Embora as mudanças provavelmente "agitem muitas penas" e causem alguma rotatividade na equipe, essa pode ser a melhor chance do Google de administrar "um navio mais rígido" e alcançar seus concorrentes, de acordo com pessoas informadas sobre a fusão.

As duas equipes de IA já são responsáveis por grandes avanços em inteligência artificial. As contribuições da DeepMind incluem o software AlphaFold, que pode prever a forma de quase todas as proteínas conhecidas. As da Brain incluem o transformador, técnica de IA que é a base da nova onda de produtos de IA generativa, incluindo ChatGPT e o próprio chatbot Bard do Google.

Nos últimos dois anos, Hassabis passou a aceitar a necessidade de uma maior colaboração com o Google, segundo pessoas próximas à empresa.

A quantidade de poder de computação e investimento necessários para construir os chamados grandes modelos de linguagem, que podem gerar texto sofisticado e plausível, se expandiu rapidamente. Recrutar talentos de IA é cada vez mais caro. A Microsoft anunciou este ano que investiria até US$ 10 bilhões na OpenAI ao longo de vários anos para enfrentar esses desafios.

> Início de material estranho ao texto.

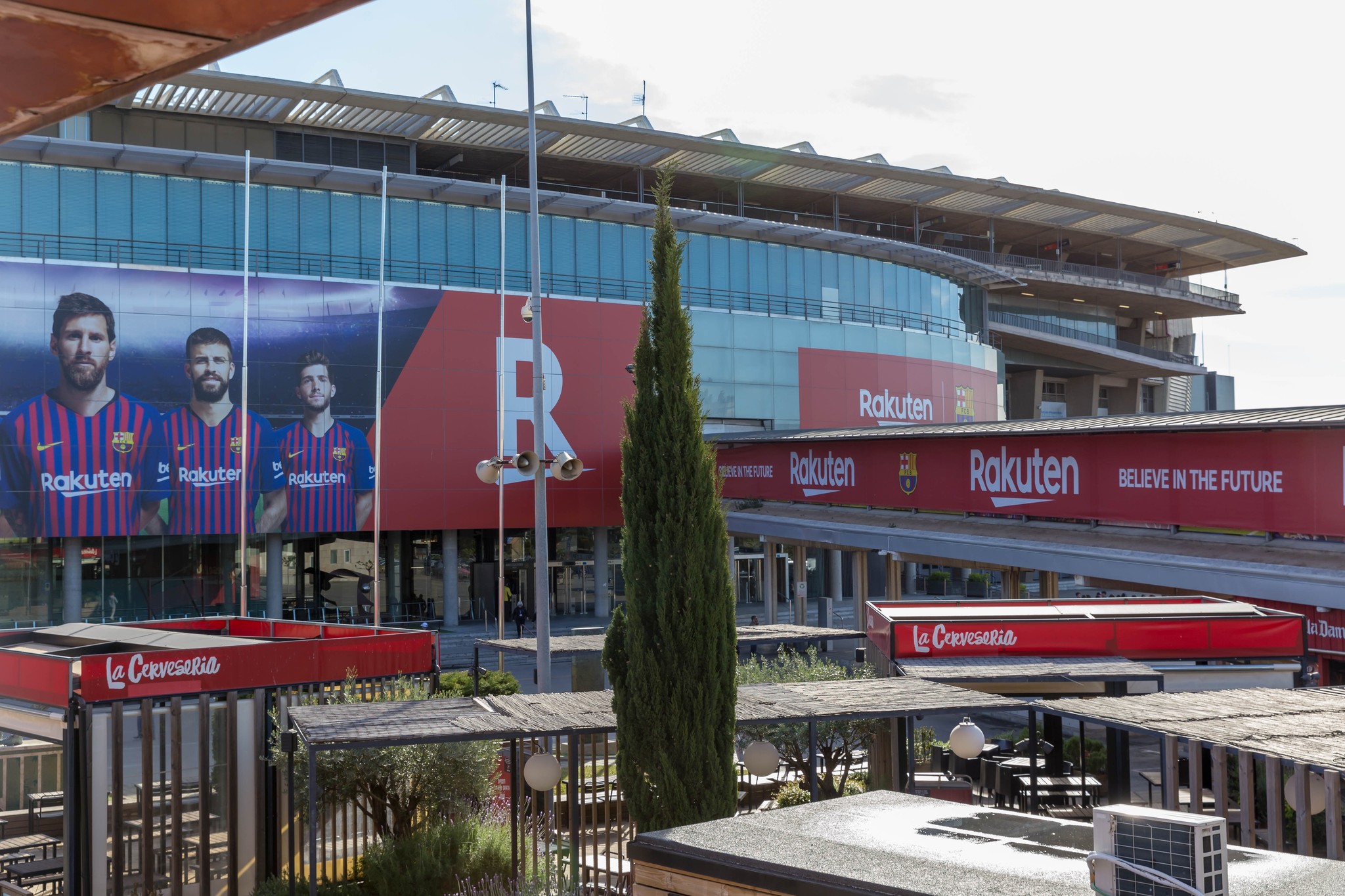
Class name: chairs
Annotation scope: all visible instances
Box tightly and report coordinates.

A ascensão de Hassabis também significa que o centro da operação de IA do Google muda para Londres, o que terá profundas implicações.

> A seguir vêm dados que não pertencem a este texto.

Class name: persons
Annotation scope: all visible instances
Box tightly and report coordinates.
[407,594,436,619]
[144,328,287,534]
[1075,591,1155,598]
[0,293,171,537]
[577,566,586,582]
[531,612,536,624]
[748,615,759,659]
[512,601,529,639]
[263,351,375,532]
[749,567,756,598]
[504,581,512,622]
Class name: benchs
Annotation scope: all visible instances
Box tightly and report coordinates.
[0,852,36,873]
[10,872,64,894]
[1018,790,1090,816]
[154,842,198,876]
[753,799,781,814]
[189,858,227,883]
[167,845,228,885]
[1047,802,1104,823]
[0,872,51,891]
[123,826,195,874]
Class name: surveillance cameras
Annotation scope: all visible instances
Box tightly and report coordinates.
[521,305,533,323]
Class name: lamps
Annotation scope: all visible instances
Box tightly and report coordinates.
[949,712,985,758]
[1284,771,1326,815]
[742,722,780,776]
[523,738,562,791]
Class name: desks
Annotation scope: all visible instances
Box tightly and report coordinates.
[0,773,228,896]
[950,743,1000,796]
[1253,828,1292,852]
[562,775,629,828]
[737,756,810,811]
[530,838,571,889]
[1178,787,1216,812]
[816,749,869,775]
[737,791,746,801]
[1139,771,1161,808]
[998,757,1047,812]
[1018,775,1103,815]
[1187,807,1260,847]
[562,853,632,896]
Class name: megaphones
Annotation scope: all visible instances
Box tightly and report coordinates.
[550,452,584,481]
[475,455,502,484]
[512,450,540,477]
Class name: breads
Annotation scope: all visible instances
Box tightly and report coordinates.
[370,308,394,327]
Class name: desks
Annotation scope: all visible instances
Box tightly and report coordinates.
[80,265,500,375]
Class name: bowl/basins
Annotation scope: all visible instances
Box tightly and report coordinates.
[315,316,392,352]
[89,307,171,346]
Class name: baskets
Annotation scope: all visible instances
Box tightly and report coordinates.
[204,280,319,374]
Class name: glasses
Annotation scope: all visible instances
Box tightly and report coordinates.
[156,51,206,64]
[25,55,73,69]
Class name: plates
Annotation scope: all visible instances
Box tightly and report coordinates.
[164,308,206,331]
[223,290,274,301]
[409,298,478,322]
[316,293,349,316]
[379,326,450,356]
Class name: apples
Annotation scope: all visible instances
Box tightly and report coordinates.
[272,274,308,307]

"Quanta influência a DeepMind mantém (...) afeta muito o quão responsável [o Google] será", disse Dan Hendrycks, diretor de pesquisa do Center for AI Safety [Centro para Segurança de IA]. Ele observou que Shane Legg, cofundador da DeepMind, tem se concentrado em segurança e risco de IA há mais de uma década, enquanto o Google Brain não tinha uma equipe dedicada de segurança ou alinhamento. O Google disse que tinha centenas de pessoas trabalhando em IA responsável em toda a empresa.

Pessoas próximas à nova divisão disseram acreditar que a fusão seria benéfica para a pesquisa de IA em geral. Pichai disse que o projeto de IA mais "crítico e estratégico" envolveria a construção de uma série de "modelos de IA multimodais poderosos". Estes seriam semelhantes ao GPT-4, que alimenta parte do mecanismo de busca Bing da Microsoft, e LamDA, o modelo do Google que alimenta seu chatbot Bard.

Mas ainda não estava claro como a reorganização resultaria em produtos comerciais mais ambiciosos, disseram as pessoas. Afinal, a DeepMind nunca defendeu ativamente a necessidade de ganhar dinheiro com seu trabalho. Pessoas próximas a Hassabis argumentam que ele entende que este é o momento de mudar.

"Demis é muito pragmático e altamente competitivo", disse um ex-funcionário da DeepMind. "Ele é ideológico em termos de (...) visão, mas quer estar na fronteira disto. Ele não é anticomercial. Essa é a melhor maneira de ele fazer o trabalho, ou não a teria aceitado."